◆ CONSIGNE
Recopiez fidèlement, dans le texte ci-dessous sur le coût du travail, tout le passage qui va de « 28 novembre 2017 » jusqu'à « les cotisations sociales. ».

◆ TEXTE FOURNI
>>
Nouvelle offensive sur le « coût du travail »

28 novembre 2017 | Mise à jour le 29 novembre 2017
Par | Photo(s) : Nicolas Kovarik / IP3
Nouvelle offensive sur le « coût du travail »

Répondant à une vieille revendication du patronat, le gouvernement s’apprête à une nouvelle offensive contre le travail qualifié en se déclarant prêt à baisser davantage le « coût du travail » en jouant sur les cotisations sociales.

L’offensive menée au nom de la sacrosainte croisade contre le « coût du travail » a été relancée par le ministre de l'Économie et des Finances, Bruno Le Maire. « Nous ne sommes pas encore suffisamment compétitifs, notamment par rapport à nos voisins allemands », a-t-il justifié sur France Inter. Si l’économie française « doit avoir des salariés toujours plus qualifiés », alors il faut « ouvrir la réflexion sur des allègements de charges sur les salariés les plus qualifiés » au-dessus de 2,5 Smic. Il charge donc le Conseil national de l’industrie (CNI) dès janvier d’examiner la possibilité de réduire les cotisations sociales au-delà de 2,5 Smic. Sans désavouer Bruno Le maire, Edouard Philippe a tenté une sorte de rétropédalage en douceur en précisant que cela se ferait seulement lorsque les comptes publics auront été redressés.

Siphonnage des recettes

Dans un moment où les besoins de la protection sociale progressent, cet élargissement du spectre des exonérations de cotisations sociales patronales pose question, car on siphonne à nouveau les ressources de la protection sociale. Cette politique amène aussi à décrocher le financement de la protection sociale par les cotisations pour le reporter, in fine, sur l’impôt puisque ces baisses de cotisations ont vocation à être compensées par l’Etat.
<<
◆ LIGNES FOURNIES
>>
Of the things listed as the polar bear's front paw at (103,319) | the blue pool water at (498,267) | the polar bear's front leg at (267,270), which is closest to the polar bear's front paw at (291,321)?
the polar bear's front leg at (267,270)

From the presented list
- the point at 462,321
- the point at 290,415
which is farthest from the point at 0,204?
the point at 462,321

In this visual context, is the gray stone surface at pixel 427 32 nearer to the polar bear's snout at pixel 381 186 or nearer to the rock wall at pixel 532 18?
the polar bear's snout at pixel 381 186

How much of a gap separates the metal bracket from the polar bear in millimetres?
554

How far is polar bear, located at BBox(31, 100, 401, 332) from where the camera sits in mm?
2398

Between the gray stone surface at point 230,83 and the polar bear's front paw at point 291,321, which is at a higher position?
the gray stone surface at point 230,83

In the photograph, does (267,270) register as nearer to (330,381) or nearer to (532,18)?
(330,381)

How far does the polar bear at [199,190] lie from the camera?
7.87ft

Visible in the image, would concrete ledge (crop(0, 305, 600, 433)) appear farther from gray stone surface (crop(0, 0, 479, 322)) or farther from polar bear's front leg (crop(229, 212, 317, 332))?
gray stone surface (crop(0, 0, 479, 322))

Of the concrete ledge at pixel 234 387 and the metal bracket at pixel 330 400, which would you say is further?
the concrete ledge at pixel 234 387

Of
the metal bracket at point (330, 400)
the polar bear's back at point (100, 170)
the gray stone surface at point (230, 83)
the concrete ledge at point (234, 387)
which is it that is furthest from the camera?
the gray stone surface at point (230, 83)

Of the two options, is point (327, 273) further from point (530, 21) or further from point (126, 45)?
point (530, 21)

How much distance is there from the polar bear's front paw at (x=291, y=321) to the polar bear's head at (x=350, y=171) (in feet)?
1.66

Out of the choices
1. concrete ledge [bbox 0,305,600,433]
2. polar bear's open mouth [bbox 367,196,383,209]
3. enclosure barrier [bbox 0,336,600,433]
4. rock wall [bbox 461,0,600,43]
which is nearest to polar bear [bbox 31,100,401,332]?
<<
>>
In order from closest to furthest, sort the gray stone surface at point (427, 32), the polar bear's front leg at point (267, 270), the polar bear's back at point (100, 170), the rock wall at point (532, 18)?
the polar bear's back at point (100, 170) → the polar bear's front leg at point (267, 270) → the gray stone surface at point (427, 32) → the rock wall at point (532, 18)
<<
◆ RÉPONSE ATTENDUE
28 novembre 2017 | Mise à jour le 29 novembre 2017
Par | Photo(s) : Nicolas Kovarik / IP3
Nouvelle offensive sur le « coût du travail »

Répondant à une vieille revendication du patronat, le gouvernement s’apprête à une nouvelle offensive contre le travail qualifié en se déclarant prêt à baisser davantage le « coût du travail » en jouant sur les cotisations sociales.